8
29 июня 2019 г. в 19:17
— Чего кислый такой? — поинтересовался Шэрхан, двигая пешку.
Император уже третью партию подряд проигрывал. Был рассеян, вздыхал и морщился.
— Императрица кровь портит.
Шэрхан усмехнулся:
— И зачем тебе столько баб, если с одной справиться не можешь?
Съев Шэрханову пешку, император посмотрел предупреждающе:
— Не испытывай меня, Тигр.
— Прости, забылся, — сказал Шэрхан, пряча улыбку. — Просто никак в толк не возьму, как ты с ними уживаешься. Мой отец проклинал день, в который на матери женился. Говорил, лучше бы асура в мужья взял, чем эту демоницу. После каждой ссоры на саблю свою грозился упасть. И это от одной-то.
— Почему одной?
— У нас так. Одну выбираешь. На всю жизнь.
Император поднял глаза от доски:
— Но как же… а если ребенок не получается?
— Значит, мразь ты в прошлой жизни был, вот и расхлебывай, что кому нагадил. — Шэрхан сделал ход. — Но видишь ли, пусть и ругались отец с матерью, пусть обещали друг другу яд в чай подлить, а в минуту беды или опасности только друг другу и доверяли. Мать в каждую битву с отцом ходила, а отец, когда покушение было, на плечах ее раненую через пустыню пронес. Кому из своих жен так веришь?
— Никому, — сказал император. — Я вообще никому не верю.
Он задумчиво двинул коня.
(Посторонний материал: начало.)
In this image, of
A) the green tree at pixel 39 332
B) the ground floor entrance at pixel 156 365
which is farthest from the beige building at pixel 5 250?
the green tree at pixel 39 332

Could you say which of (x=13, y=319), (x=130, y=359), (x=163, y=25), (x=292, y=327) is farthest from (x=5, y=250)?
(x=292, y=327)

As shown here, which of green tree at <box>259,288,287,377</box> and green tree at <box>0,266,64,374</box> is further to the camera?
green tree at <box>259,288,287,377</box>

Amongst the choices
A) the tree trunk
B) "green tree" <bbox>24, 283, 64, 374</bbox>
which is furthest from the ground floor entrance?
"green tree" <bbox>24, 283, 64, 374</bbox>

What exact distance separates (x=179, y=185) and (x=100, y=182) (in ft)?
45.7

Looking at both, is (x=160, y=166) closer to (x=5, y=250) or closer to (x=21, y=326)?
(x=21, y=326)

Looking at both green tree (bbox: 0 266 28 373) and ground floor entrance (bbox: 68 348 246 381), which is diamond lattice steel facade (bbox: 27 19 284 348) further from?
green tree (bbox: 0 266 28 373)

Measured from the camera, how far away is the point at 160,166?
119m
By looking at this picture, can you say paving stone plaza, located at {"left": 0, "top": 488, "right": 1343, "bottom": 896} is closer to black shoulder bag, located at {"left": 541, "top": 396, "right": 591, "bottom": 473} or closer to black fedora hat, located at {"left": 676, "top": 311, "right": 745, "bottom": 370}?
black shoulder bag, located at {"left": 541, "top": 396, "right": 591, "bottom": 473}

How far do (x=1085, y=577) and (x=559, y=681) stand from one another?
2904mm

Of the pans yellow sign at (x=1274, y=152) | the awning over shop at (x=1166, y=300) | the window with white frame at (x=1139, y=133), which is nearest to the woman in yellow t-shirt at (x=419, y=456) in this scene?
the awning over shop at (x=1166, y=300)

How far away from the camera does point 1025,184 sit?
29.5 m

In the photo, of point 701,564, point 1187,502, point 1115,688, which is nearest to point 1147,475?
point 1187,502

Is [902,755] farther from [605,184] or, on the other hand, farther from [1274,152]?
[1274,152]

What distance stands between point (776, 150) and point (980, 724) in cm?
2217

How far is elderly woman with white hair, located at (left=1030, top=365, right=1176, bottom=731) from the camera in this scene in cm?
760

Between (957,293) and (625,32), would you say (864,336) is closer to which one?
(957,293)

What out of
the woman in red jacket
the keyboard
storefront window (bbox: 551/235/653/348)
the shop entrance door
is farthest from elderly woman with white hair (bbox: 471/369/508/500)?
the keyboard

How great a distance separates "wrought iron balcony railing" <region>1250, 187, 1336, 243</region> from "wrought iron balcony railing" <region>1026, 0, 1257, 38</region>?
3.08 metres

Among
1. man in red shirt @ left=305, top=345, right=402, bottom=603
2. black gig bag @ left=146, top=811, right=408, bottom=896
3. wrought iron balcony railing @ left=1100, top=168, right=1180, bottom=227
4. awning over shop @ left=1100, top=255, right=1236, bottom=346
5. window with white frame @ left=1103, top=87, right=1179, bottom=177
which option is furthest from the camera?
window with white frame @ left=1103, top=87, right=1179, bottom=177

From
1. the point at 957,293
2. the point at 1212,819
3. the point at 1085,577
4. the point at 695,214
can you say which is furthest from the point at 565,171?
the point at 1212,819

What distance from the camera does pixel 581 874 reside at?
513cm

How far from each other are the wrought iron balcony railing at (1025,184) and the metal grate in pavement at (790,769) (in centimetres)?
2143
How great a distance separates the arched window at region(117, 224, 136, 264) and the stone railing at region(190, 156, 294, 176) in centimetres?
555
Не об игре явно мысли были, ибо глупый был ход, бессмысленный. Шэрхан съел коня и три возможных мата насчитал.
— Может, так оно и лучше. У родителей ничем хорошим это не закончилось. Когда отца убили, мать от трона отказалась, в горы в храм ушла, и больше я ее не видел. Три года уже. А там и братья один за другим полегли. По-геройски, конечно, подвиги во имя Джагоррата совершая, да какая разница?
Помолчали. Только фигуры по доске цокали.
Император взял ладью, но так и не придумав, что с ней делать, крутил в руках.
— Ты прости, что я… простым конкубином тебя сделал, хоть ты и принц. Схема пополнения императорского гарема еще в древних текстах предписана. Когда с твоим братом переговоры велись, остальные места… уже заняты были. Иначе быть бы тебе старшим конкубином.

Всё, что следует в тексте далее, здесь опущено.